ИМЕНА ИСХОДИЛИ ОТ БОГА
или его приближенных: «И нарек человек (Адам) имена всем скотам и птицам небесным и всем зверям полевым». (Быт., гл.2, ст. 20). И этот божественный акт наречения был унаследован мудрецами в познании мира: мыслить — считал Платон — это вспоминать общение человеческой души с Богом, в котором ей сообщались истинные имена вещей. Познание означало точное наречение. Природа человека или вещи открывалась в имени, открывалась усилием понимающего творения, и отголосок этого интеллектуального акта еще слышится в семантике имен: Эдип — Обладающий опухшими ступнями, Вритрахан — Убийца демона, Самуил — Услышанный богом, Авраам — Всевышний отец…
Наречение человека — это всегда его понимание Другим. И здесь три важных аспекта. Во- первых, имя «приходит со стороны» — самозванство почти у всех народов считалось тяжелейшим грехом, и только отразившись своими качествами в глазах Другого, человек обретал имя. Во-вторых, понимание человеческой сущности — далеко не всегда благо для человека, Другой может оказаться в равной мере как ком,поэтому-то в древних культурах и было так распространено учение о тайных именах: открывший тайное имя человека, согласно представлениям халдеев и египетских жрецов, обретал власть над ним. И, наконец, природа человеческая, в отличие от природы вещей, изменчива. Только смерть делает нашу жизнь судьбой. Но если это так, то и имя, данное мне Другим, грозит превратить меня в камень: «Под взглядом Другого я каменею, словно под взглядом Медузы Горгоны», — считал Жан-Поль Сартр и именно поэтому он утверждал: «Ад — это другой». И в культурах, чувствительных к метафизической природе имени, в культурах, в которых еще отсутствовала полицейско-регистрационная функция имени, человеку предоставлялась возможность обрести новое имя. Совсем не случайно и не по прихоти фантазии китайский поэт Ван Вэй имел около тридцати имен. И не примитивностью культуры североамериканских индейцев объясняется их традиция менять имя в зависимости от того, как прожил человек тот или иной фрагмент своей жизни: имя, например, обреталось в бою с врагами, и молодой воин, совершивший подвиг, мог из Толстого Бобра стать Ястребиным Когтем, а струсивший — Заячьим Хвостом. Таким образом совершалась как бы прижизненная реинкарнация, душа отбрасывала телесную оболочку старого имени, обретая иную форму.
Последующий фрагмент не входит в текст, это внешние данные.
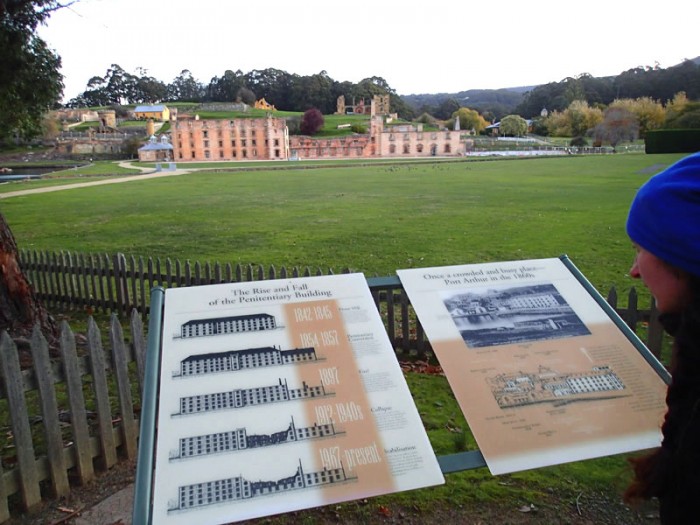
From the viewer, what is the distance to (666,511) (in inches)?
59.3

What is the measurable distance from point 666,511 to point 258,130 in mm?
83930

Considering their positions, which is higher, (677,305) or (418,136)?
(418,136)

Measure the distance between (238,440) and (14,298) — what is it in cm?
472

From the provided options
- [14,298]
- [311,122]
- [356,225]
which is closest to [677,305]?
[14,298]

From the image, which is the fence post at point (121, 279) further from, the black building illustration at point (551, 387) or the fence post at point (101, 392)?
the black building illustration at point (551, 387)

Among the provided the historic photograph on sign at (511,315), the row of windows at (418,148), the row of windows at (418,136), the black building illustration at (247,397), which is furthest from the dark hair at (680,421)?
the row of windows at (418,136)

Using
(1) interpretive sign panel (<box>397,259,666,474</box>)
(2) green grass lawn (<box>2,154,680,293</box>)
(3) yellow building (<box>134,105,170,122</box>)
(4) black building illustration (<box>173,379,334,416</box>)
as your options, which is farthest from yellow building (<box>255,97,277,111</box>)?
(4) black building illustration (<box>173,379,334,416</box>)

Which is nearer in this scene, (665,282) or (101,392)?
(665,282)

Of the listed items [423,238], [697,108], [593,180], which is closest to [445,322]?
[423,238]

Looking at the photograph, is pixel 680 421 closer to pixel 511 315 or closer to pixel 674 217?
pixel 674 217

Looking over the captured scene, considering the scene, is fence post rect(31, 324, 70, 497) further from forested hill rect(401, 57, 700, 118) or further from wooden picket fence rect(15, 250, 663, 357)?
forested hill rect(401, 57, 700, 118)

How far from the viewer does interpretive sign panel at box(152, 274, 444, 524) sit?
1891 millimetres

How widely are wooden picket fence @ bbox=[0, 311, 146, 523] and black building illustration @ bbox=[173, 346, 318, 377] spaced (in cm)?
164

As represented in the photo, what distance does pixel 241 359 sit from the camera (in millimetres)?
2303
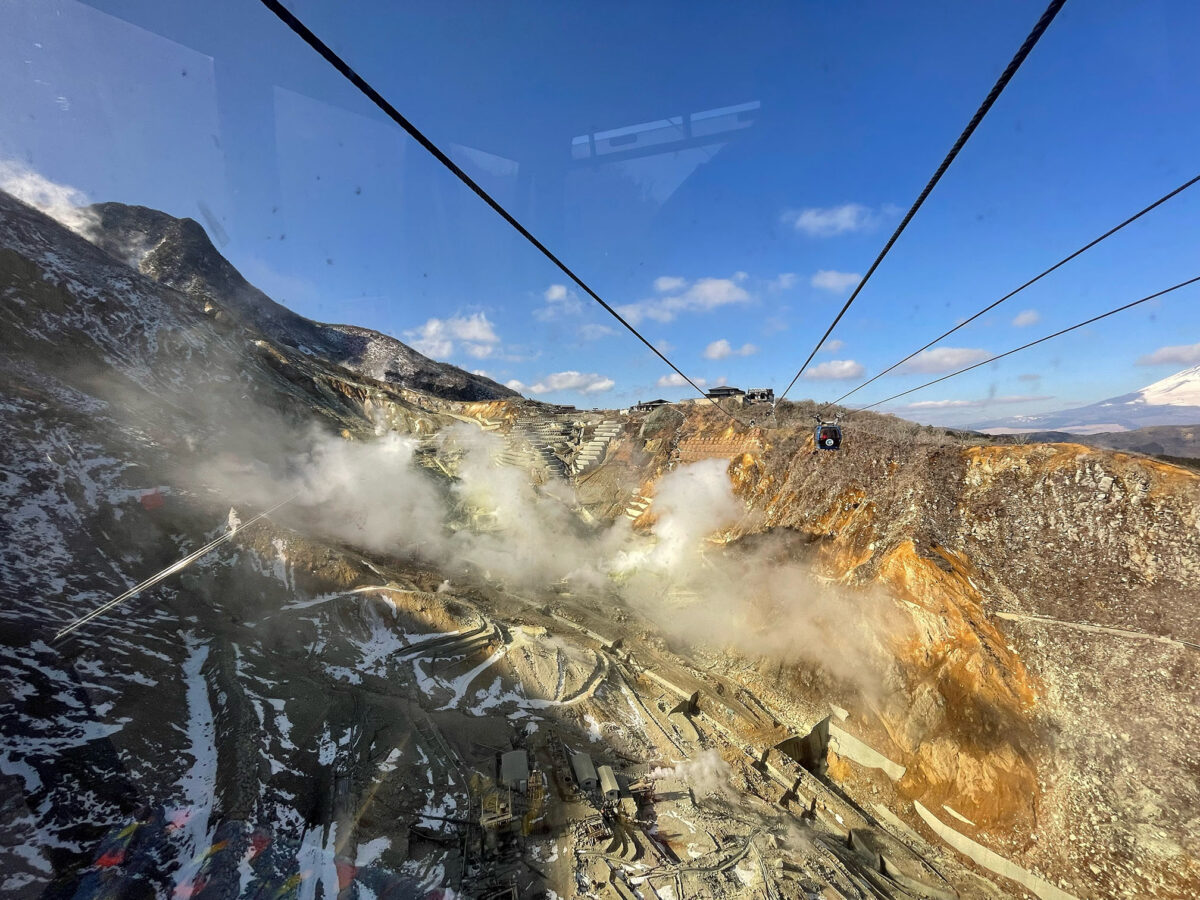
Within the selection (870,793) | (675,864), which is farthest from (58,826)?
(870,793)

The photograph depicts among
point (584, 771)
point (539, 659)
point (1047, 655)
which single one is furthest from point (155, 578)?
point (1047, 655)

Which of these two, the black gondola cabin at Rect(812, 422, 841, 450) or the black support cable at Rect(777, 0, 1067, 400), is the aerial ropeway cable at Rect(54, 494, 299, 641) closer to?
the black support cable at Rect(777, 0, 1067, 400)

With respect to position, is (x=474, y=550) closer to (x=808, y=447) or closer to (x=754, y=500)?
(x=754, y=500)

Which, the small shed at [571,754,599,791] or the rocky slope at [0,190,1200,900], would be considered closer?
the rocky slope at [0,190,1200,900]

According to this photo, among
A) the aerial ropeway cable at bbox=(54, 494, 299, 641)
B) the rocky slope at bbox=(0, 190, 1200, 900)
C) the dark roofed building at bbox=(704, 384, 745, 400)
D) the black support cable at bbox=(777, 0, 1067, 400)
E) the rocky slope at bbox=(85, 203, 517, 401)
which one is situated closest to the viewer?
the black support cable at bbox=(777, 0, 1067, 400)

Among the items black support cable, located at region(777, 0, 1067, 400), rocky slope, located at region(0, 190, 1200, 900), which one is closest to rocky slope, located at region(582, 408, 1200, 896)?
rocky slope, located at region(0, 190, 1200, 900)

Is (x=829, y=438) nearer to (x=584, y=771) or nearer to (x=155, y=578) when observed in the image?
(x=584, y=771)

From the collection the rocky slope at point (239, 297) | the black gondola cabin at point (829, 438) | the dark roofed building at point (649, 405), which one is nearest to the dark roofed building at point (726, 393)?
the dark roofed building at point (649, 405)
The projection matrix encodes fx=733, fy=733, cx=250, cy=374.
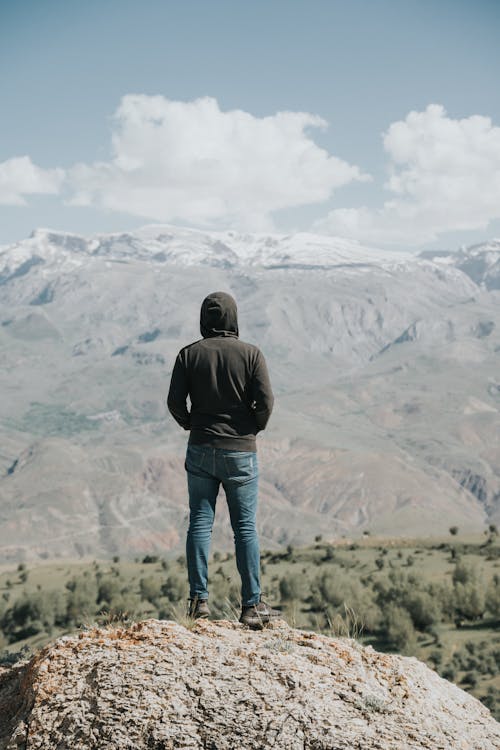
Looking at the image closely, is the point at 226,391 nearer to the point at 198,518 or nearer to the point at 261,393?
the point at 261,393

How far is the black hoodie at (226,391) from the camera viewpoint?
804 cm

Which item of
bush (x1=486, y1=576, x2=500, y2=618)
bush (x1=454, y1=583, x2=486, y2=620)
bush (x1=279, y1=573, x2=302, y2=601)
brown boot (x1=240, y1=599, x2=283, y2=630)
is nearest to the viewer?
brown boot (x1=240, y1=599, x2=283, y2=630)

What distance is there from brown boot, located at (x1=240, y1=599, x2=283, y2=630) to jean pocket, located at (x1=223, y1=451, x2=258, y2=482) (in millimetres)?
1388

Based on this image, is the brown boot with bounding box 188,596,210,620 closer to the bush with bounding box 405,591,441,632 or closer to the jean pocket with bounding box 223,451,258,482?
the jean pocket with bounding box 223,451,258,482

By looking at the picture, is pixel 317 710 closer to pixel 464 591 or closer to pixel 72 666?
pixel 72 666

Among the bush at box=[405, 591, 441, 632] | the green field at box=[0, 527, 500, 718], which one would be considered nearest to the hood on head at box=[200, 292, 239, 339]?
the green field at box=[0, 527, 500, 718]

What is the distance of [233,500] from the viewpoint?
8148 mm

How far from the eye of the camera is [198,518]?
8359 millimetres

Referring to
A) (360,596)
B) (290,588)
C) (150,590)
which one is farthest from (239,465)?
(150,590)

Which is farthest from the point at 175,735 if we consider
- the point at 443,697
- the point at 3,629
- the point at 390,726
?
the point at 3,629

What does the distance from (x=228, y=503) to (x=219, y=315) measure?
2.13 metres

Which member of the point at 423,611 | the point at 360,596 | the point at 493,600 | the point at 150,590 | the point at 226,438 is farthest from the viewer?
the point at 150,590

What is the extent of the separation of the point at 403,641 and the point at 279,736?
20297 mm

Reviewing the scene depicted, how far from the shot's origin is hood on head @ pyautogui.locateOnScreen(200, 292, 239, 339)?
8.38 m
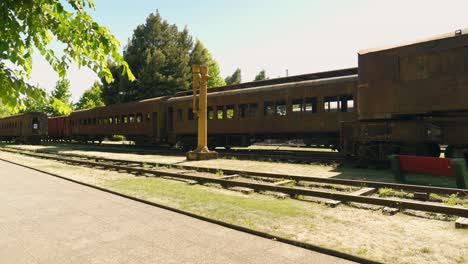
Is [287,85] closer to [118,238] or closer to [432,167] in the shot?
[432,167]

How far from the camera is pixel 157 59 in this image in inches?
1687

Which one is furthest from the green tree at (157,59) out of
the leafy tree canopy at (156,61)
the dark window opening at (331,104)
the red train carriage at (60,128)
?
the dark window opening at (331,104)

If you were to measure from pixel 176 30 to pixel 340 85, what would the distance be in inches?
1502

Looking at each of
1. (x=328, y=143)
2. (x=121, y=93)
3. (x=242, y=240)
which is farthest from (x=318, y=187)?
(x=121, y=93)

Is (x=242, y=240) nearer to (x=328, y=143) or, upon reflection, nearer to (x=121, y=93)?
(x=328, y=143)

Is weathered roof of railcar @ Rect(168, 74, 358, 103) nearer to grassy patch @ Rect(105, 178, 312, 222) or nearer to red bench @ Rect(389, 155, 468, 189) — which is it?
red bench @ Rect(389, 155, 468, 189)

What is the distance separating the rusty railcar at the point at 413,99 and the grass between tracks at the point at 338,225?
6093 mm

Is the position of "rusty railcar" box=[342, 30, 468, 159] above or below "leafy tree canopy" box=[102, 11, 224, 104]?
below

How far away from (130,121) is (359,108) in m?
18.1

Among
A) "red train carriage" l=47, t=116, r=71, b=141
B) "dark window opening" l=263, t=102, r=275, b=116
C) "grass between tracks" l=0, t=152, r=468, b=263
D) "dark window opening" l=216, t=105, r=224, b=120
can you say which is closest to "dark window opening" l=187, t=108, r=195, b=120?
"dark window opening" l=216, t=105, r=224, b=120

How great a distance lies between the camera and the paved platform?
3693mm

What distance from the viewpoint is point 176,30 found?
1874 inches

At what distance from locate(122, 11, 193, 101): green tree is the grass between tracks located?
1445 inches

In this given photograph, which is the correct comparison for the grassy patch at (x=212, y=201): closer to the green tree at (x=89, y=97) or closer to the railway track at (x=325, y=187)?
the railway track at (x=325, y=187)
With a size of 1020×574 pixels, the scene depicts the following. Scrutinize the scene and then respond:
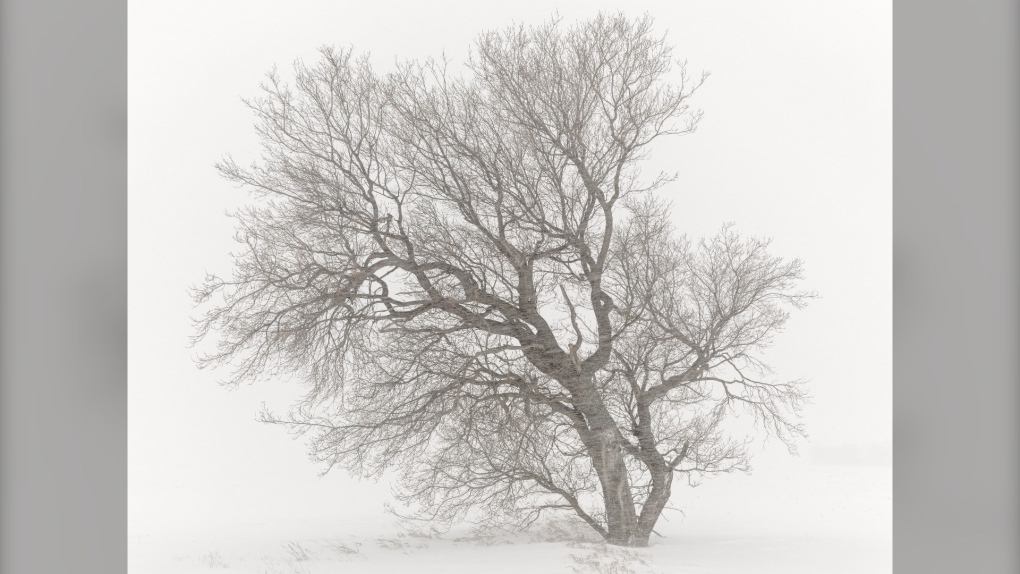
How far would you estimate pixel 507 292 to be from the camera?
5805 mm

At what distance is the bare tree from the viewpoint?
18.9 feet

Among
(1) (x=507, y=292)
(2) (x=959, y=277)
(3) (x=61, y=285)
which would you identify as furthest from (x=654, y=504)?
(3) (x=61, y=285)

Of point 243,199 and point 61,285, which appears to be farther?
point 243,199

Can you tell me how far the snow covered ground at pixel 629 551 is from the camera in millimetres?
5422

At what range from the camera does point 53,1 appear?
317 centimetres

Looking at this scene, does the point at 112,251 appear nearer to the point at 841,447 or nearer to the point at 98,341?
the point at 98,341

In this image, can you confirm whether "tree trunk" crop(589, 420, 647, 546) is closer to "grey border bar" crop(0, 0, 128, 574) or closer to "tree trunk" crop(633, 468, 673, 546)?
"tree trunk" crop(633, 468, 673, 546)

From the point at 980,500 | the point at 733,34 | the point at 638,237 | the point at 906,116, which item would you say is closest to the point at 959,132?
the point at 906,116

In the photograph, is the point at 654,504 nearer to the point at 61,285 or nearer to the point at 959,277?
the point at 959,277

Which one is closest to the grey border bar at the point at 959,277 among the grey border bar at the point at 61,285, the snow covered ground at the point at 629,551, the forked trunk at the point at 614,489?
the snow covered ground at the point at 629,551

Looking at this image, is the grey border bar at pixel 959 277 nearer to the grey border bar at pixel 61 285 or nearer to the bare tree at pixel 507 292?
the bare tree at pixel 507 292

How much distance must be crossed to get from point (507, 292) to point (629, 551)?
6.78 ft

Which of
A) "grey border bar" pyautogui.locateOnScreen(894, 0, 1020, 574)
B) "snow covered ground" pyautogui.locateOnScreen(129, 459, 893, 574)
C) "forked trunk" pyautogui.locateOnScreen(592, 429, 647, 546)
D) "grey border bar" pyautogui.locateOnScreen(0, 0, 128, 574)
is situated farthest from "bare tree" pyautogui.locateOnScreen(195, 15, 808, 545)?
"grey border bar" pyautogui.locateOnScreen(0, 0, 128, 574)

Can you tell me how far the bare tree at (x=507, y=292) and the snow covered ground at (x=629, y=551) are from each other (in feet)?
0.81
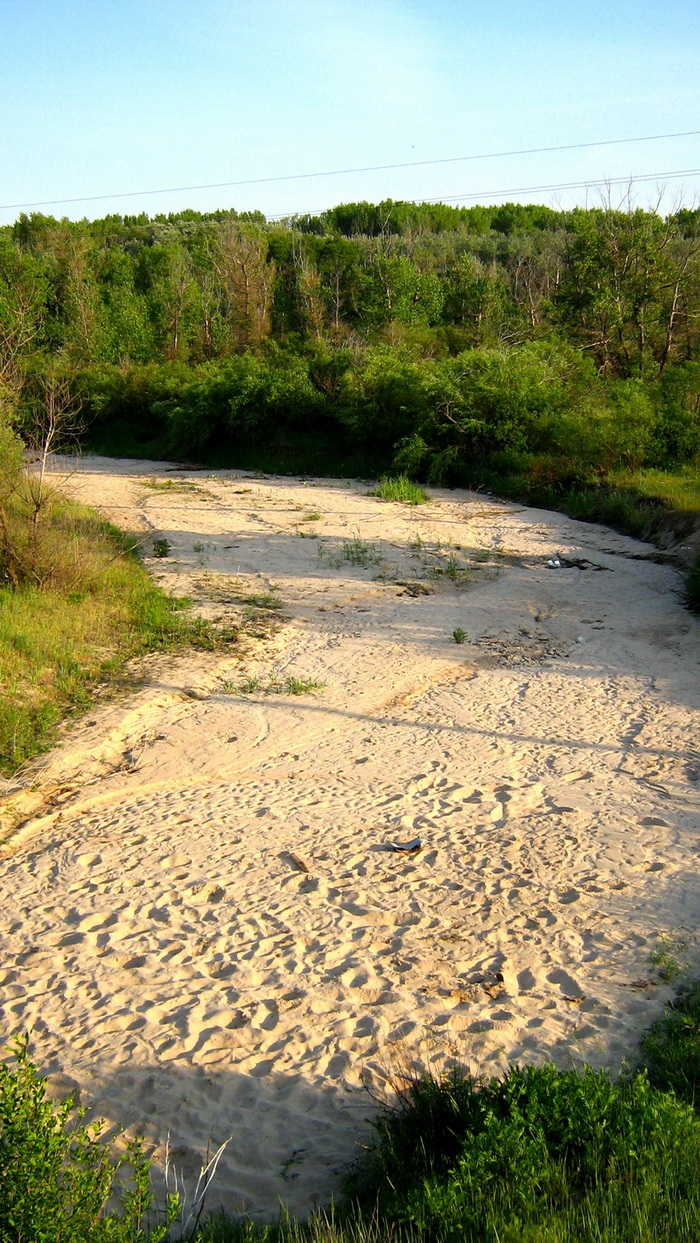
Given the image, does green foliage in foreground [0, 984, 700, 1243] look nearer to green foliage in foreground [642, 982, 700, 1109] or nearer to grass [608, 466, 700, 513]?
green foliage in foreground [642, 982, 700, 1109]

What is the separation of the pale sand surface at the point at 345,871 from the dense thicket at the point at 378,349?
20.2ft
ОТОРВАННЫЕ ОТ МИФОЛОГИЧЕСКИХ КОРНЕЙ
и не подозревающие о тайных учениях древних, не совершаем ли мы жреческие манипуляции, когда актом понимания наших ближних мы даем им новые имена, не довольствуясь их паспортными данными. Что нам сейчас говорят все эти Александры, Сергеи, Марии, Ольги? Подходя к ним ближе, понимая их своей любовью, презрением, восторгом или ненавистью, мы называем их истинными именами. Я зову женщину Кладбищенской Земляникой (помните ахматовское: «Вкуснее и слаще нет кладбищенской земляники»?), потому что я так ее понял: можно любоваться ее красотой, но нельзя без содрогания поднести к губам. Говорю: Дедушка — о начальнике, Козел — о враге, Комсомолец — о соседе по лестничной клетке, который, возможно, никакого отношения не имел к этой организации, но я его так понял и, пока не придет иное понимание, он так будет именоваться.
Главное в имени точность, и те, кто помнит, как в детстве клички либо точно приклеивались к ровесникам, либо никак к ним не подходили, поймет, о чем речь. Называние вещей своими именами — непременное условие достойного существования не только отдельного человека, но и общества, страны, цивилизации.